Вода была самым распространенным элементом галлюцинативного комплекса роботов на первых стадиях персонификации. Почему - не смогли бы сказать даже Хольт и Саушкин, доживи они до этого дня.
Дальше по популярности шли полет, еда и тактильные контакты.
Никто не знал, как именно синтетический мозг создает такие видения, откуда черпает информацию и по каким принципам складывает ее в цельные и вполне понятные для человека сюжеты.
— Да.
На этот ответ у Питера ушло на 7,42 секунды больше времени. Параметр «нравится-не нравится» оставался слишком сложным для его трансформирующегося сознания.
— Хорошо, Ник. Сейчас я включу программу диагностики и…
— Мне страшно.
Мартелия замерла.
Интонационная палитра, скорость выдачи сообщения, отсутствие типичной для этой стадии речевой заторможенности - робот не просто выдавал вербальный результат внутреннего анализа информации.
Он боялся.
По-настоящему.
Прямо сейчас.
— Мы делали это много раз, Ник, — сохраняя спокойный и ласковый тон, произнесла Мартелия. — Разве ты не помнишь?
Подчиняясь условной жестовой команде главный компьютер лаборатории включил ближайшую голографическую панель в поле зрения доктора де Бранш и вывел на нее основные показатели состояния робота.

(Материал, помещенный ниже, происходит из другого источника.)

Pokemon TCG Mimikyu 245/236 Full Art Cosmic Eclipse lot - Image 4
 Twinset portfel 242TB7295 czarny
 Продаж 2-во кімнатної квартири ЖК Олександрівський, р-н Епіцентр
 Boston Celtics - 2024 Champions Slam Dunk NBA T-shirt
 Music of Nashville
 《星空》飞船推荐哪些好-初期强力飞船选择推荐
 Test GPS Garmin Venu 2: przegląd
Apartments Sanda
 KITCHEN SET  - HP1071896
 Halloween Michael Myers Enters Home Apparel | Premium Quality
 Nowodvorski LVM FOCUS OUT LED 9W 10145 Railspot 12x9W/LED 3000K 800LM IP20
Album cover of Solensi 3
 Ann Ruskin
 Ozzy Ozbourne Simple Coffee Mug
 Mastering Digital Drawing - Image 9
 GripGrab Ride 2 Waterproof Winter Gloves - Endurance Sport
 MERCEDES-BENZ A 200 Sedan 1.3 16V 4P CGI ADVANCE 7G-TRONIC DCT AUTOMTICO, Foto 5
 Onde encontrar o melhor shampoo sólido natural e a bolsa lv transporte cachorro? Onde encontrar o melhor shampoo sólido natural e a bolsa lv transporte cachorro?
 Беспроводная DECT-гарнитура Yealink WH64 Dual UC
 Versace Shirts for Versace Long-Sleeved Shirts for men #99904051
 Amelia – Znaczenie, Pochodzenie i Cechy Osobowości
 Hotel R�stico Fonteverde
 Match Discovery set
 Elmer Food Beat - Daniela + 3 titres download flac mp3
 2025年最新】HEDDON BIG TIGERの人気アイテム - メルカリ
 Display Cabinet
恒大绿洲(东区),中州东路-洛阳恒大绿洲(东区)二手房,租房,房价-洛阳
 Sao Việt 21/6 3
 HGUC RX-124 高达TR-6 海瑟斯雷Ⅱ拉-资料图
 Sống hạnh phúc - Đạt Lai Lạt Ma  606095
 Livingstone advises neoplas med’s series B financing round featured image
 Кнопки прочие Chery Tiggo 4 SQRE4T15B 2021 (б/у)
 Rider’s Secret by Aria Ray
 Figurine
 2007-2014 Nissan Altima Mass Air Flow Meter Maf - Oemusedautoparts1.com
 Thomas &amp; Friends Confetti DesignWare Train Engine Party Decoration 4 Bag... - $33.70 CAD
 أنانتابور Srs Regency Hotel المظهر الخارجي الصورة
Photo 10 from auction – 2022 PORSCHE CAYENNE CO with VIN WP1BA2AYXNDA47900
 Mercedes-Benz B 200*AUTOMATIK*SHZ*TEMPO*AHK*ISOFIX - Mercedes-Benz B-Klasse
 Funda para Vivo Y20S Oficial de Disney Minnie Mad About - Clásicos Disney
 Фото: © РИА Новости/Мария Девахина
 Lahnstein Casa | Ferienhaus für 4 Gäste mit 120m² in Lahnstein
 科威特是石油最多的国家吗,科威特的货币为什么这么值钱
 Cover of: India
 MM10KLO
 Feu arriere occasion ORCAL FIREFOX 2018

— Помню. Я не боюсь программы. Диагностики… Мне страшно. Мне страшно.
Активность синтетического мозга росла с невероятной скоростью. Часть энергетических импульсов уходили в пустоту - голова робота стремилась управлять фантомом своего основного тела, даже не получая от него никаких ответных сигналов.
— Мне страшно. Он. Он. Мне страшно!
Аудиосистема выдавала теперь настолько непривычный диапазон частот, что это сразу резануло слух.
Доктор де Бранш сложила два пальца и нарисовала в воздухе перечеркнутый круг. Компьютер мгновенно отключил основное питание. Защитные системы Ника сами перевели его мозг в спящий режим.
Еще секунду глаза робота с неестественно расширенной диафрагмой бегали взглядом по мастерской, а затем закатились и замерли.
Мартелия не шевелилась.
С вероятностью в 89,7% она была уверена, что в лаборатории есть кто-то еще. Автономная охранная система не подавала никаких сигналов, но продолжала работать. Основной компьютер просто игнорировал постороннего. Если учесть, что в "белом списке" обеих машин числилась только сама Мартелия, у доктора де Бранш был весомый повод для беспокойства.
Но Мартелия де Бранш не испытывала беспокойства.
В данный момент у нее имелось девять различных способов убить нарушителя в течение пяти секунд со средней вероятностью успеха выше 74%. Тридцать шесть способов - если рассчитывать на десять секунд.
Но этот расчет был скорее разминкой для ума, чем реальным планом действий. Доктор де Бранш уже знала, кто обманул ее главный компьютер и охранную систему.
И точно так же она знала, что в схватке с этим человеком их шансы на эффективное убийство друг друга окажутся равны. Без учета вторичных факторов и погрешности.
«Погрешность: 3,7823%» — вспомнила Мартелия.
Эту цифру тоже рассчитала она. Как оказалось, недостаточно давно, чтобы ее забыть.
— Знаешь, меня всегда боялись недозревшие персонификанты и маленькие дети.
Доктор Мартелия де Бранш медленно повернулась к сидевшему на одном из стеллажей мужчине.
— В некотором смысле - это одно и то же. Айден.